Türk’ün son Başbuğ’u Alparslan Türkeş, Türk Milliyetçiliğini öyle güzel biçimlendirmiş ve tarif etmiş ki, bu fikri kimsenin şahsi isteklerine göre değiştirmesine fırsat vermemiş, maneviyatla bütünleştirmek suretiyle de bir takım ‘’Din’’ yobazlarının ters anlamalarına da asla izin vermemiştir. Bu konuda öyle bir tanımlama yapmıştır ki, adeta kendisine hayran bırakacak şekildedir.
Tarih: 1996
Yer : İzmir- Maksim gazinosu toplantı salonu
“ Bu dava Gazi, Derviş ve Alperen’lerin kontrolünde Fena fillaha ulaşan, İslam’ın sınırları içerisinde sınırsız bir Türk Milliyetçiliği hareketidir ” Alparslan Türkeş
Çok yoğun bir şekilde baskıların ve zulümlerin arttığı dönemin Türkiye’sinde, emperyalist güçler kapitalizm öncesi beyinleri zehirlemek için ortaya sundukları komünizmin özellikle gençler tarafında rağbet görmesi, Alparslan Türkeş’i yeni bir önlem almaya sevk etmiştir.

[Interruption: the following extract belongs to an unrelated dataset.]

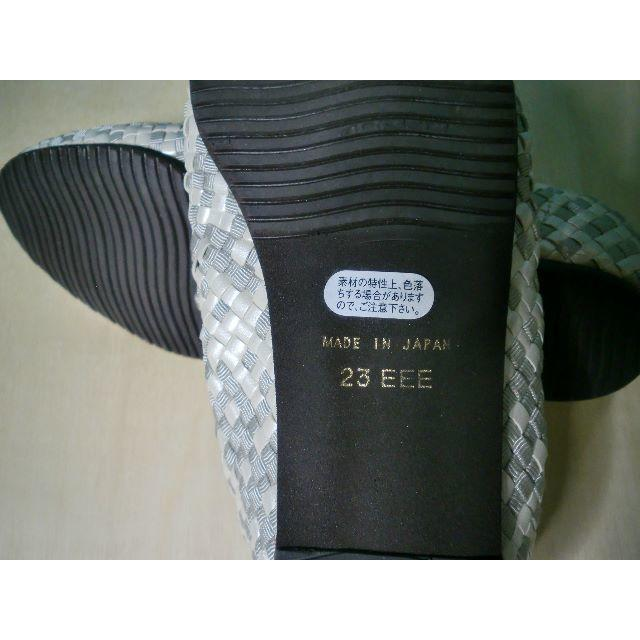 Wacoal(ワコール)のwacoal comfoot パンプス レディースの靴/シューズ(ハイヒール/パンプス)の商品写真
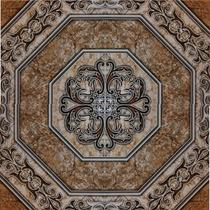 Ceramica Brillante Oferta 35x35 Hd 1° Cal. Temperley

Evet, alınacak tedbir belliydi: Milli ruhun hâkim olacağı, milli düşünce ile bezenmiş ve her şeyin Türk için, Türk tarafından, Türk’e göre esasını benimseyen Türk gençliğinin yetiştirilmesi olacaktı. Başka bir ifadeyle İslam’ın ahlak ve fazileti ile yoğrulmuş, Türklüğün gurur ve şuurunun en üst aşamasına ulaşarak; Türk milletini en kısa zamanda en kısa yoldan muasır medeniyetler seviyesine çıkaracak Ülkücü gençliğin yetiştirilmesi olacaktı. Ve bunun için de, yüzde yüz milli bir teşkilata ihtiyaç vardı. O da: Başbuğ’un en büyük emaneti olan ÜLKÜ OCAKLARI olacaktı.
Ülkü ocaklarının kurulmasıyla Türk milleti ve Türk gençliği yitirmiş olduğu öz güvenini yeniden kazanmış oldu. Yegâne kurtuluşun bizatihi kendi özüne dönmekle mümkün olacağını anladı. Kendisine yabancı, tarihine düşman ve değerleriyle çatışan zararlı akımların değil bir adım, bir karış dahi ileriye götüremeyeceğini kavramış oldu. Yunus’un sevgisini, Yavuz’un öfkesini öğrendi. Kür şad’ın 40 çerisiyle birlikte gerçekleştirdiği baskında, Atilla’nın Avrupa’yı titreten gücü karşısında kahramanlığını hatırladı. Edibali’de nasihatin önemini, Osman bey de makamın bile yenemediği alçak gönüllülüğü buldu. İbn-i Haldun, İbn-i Sina, Fuzuli ve Mimar Sinan’da medeniyetin gerçek beşiğinin kendisi olduğunu anladı. Hz. Fatih’te hoşgörüyü, Dadaloğlu’nda, Köroğlu’nda baş eğmezliği, Seyit Onbaşı da imanı, Demircili Mehmet efede Kuvay-ı Milliye yi öğrendi. Enver paşa da at sırtında Turan coğrafyasında şehit olmayı, Mustafa Kemal’de dehalığı arzuladı.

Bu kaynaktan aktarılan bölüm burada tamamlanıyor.